Alınması gereken tedbirle ilgili NATO ile, ABD ile ortak çalışma grubu kurulmasına yönelik teklifi hatırlatan Bakan Akar, şöyle devam etti:
“Etkileşim konusunda müttefiklerimizin endişelerini gidermek izin bu çalışma grubuna katılmaya hazır olduğumuzu defaaten söyledik. Eğer bunlar birbirine yaklaştığında bir etkileşim söz konusu olacaksa buna benzer örnekler var. Şimdi Suriye’de S-400 var, orada yakın mesafe içinde İsrail’in F-35’i uçuyor. Ne oldu bugüne kadar? Baltık ülkelerinde de benzer durumlar var. Ne oldu? Bu konuları muhataplarımıza anlatmaya, onları aydınlatmaya çalışıyoruz. Bazı konularda yakınlaşma olmakla beraber temeldeki ayrılık maalesef devam ediyor. Biz diğer taraftan da gerek S-400 gerekse F-35 konularında taahhütlerimiz, sorumluklarımız neyse onları aksaksız, eksiksiz yerine getirmeye gayret gösteriyoruz.”
Türkiye’nin hava savunmasını sadece S-400 ile kurmayı düşünmediklerini vurgulayan Bakan Akar, “Aynı zamanda eğer aynı şartlar ve ilkeler çerçevesinde ABD’liler de bize Patriot verirlerse onu alabileceğimizi söyledik. O konuda bize Mart ayında ABD’liler yeni bir teklif gönderdi, onu da bizim ilgili kurumlarımız inceliyor” dedi.
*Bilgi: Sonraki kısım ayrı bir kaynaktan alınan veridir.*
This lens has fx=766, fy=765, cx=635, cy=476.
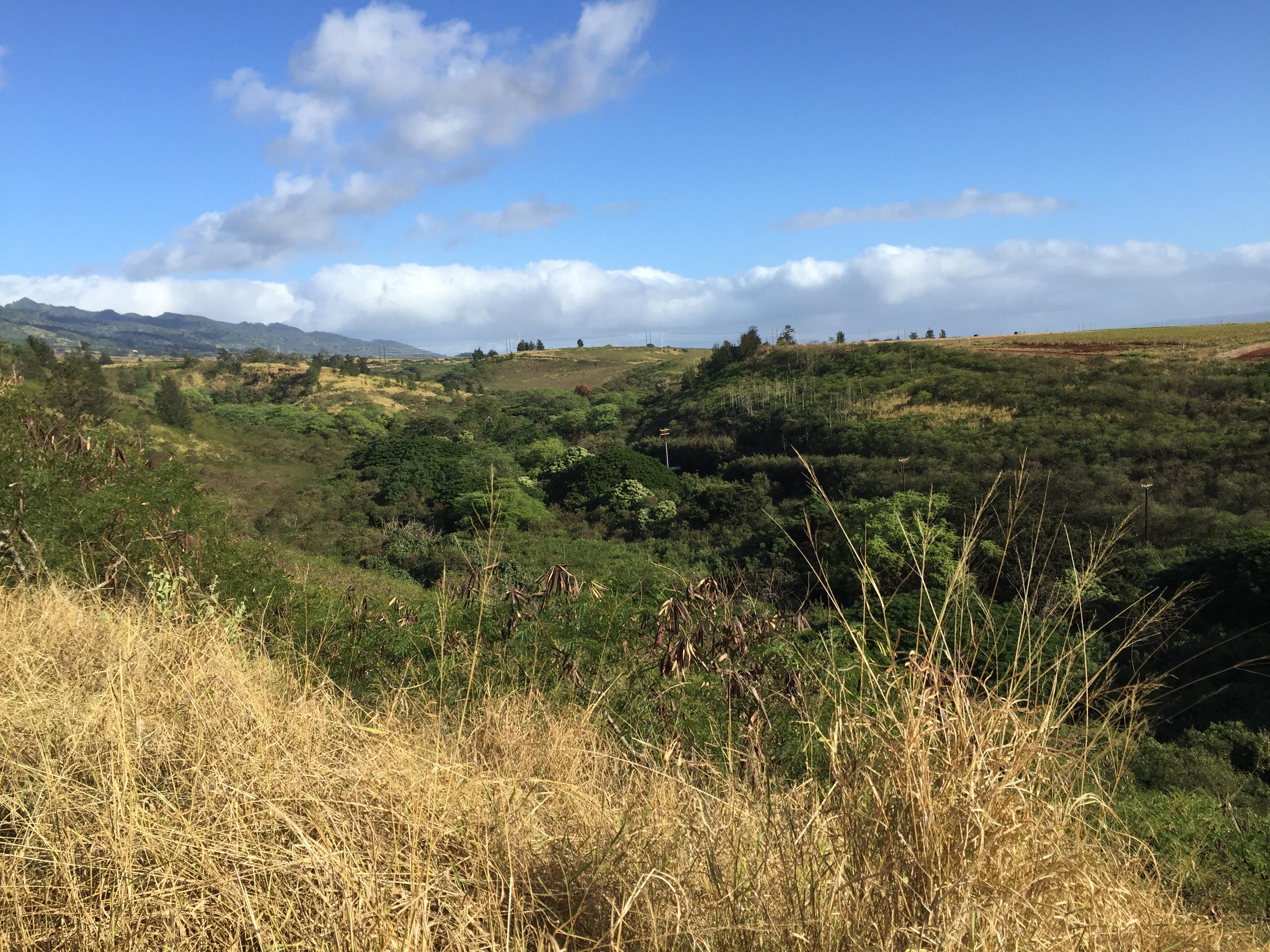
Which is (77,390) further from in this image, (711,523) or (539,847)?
(539,847)

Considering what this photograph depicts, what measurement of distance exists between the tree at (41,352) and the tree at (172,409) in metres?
4.00

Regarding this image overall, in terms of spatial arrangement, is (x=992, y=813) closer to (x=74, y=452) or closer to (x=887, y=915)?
(x=887, y=915)

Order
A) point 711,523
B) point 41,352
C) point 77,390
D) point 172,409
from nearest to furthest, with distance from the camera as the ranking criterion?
point 711,523 → point 77,390 → point 41,352 → point 172,409

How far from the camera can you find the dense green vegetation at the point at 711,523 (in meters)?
3.69

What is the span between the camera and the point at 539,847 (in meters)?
1.62

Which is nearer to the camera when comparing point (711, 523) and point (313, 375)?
point (711, 523)

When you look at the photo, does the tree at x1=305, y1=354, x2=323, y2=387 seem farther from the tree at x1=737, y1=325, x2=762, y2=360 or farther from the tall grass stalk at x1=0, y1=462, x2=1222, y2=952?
the tall grass stalk at x1=0, y1=462, x2=1222, y2=952

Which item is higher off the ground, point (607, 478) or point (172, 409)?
point (172, 409)

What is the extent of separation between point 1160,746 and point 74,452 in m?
10.7

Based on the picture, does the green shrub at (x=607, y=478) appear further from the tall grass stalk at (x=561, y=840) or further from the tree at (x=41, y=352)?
the tall grass stalk at (x=561, y=840)

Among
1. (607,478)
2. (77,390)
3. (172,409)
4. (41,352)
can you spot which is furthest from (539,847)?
(41,352)

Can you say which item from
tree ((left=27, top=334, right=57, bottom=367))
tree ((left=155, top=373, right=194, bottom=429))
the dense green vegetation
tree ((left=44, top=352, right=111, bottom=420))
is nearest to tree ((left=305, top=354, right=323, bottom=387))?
the dense green vegetation

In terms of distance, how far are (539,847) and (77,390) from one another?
2888cm

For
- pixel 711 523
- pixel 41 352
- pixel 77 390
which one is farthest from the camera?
pixel 41 352
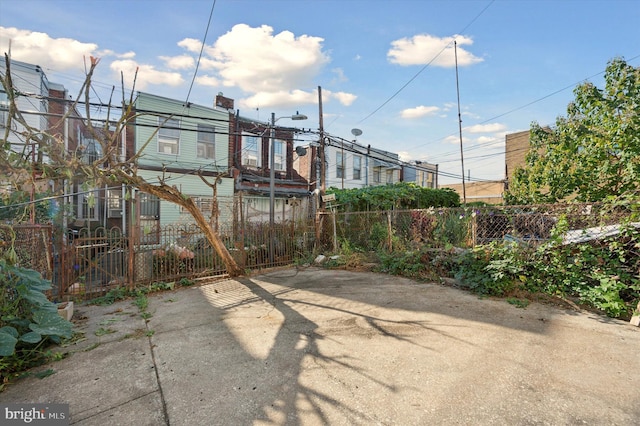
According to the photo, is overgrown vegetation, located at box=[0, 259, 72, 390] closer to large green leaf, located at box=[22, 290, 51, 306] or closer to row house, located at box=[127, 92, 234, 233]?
large green leaf, located at box=[22, 290, 51, 306]

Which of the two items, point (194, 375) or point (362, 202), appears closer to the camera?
point (194, 375)

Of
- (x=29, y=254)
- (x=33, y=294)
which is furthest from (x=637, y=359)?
(x=29, y=254)

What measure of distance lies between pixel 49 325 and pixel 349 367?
3416mm

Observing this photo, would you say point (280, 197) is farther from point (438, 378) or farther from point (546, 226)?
point (438, 378)

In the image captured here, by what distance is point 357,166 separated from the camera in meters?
22.7

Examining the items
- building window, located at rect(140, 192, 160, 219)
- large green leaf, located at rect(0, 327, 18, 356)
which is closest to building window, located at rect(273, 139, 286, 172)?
building window, located at rect(140, 192, 160, 219)

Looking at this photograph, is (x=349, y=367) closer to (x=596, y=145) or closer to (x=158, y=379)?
(x=158, y=379)

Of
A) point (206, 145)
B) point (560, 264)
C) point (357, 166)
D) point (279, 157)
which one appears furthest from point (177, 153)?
point (560, 264)

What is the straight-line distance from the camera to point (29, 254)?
179 inches

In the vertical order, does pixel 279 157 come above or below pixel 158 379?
above

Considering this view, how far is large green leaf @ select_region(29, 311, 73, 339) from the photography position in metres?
3.35

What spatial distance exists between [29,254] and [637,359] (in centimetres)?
781

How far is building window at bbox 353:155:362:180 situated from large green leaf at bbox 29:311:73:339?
66.0 feet

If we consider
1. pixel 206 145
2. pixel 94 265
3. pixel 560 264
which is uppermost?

Bakan Akar, Eurosam’ın ürettiği Samp-T hava savunma sisteminin tedarikine ilişkin de çalışmanın devam ettiğini belirterek, “Bu çalışma Ekim ayında tamamlanacak ondan sonra ortak üretim dahil yapılması gereken neyse onları yapmaya çalışacağız” diye konuştu.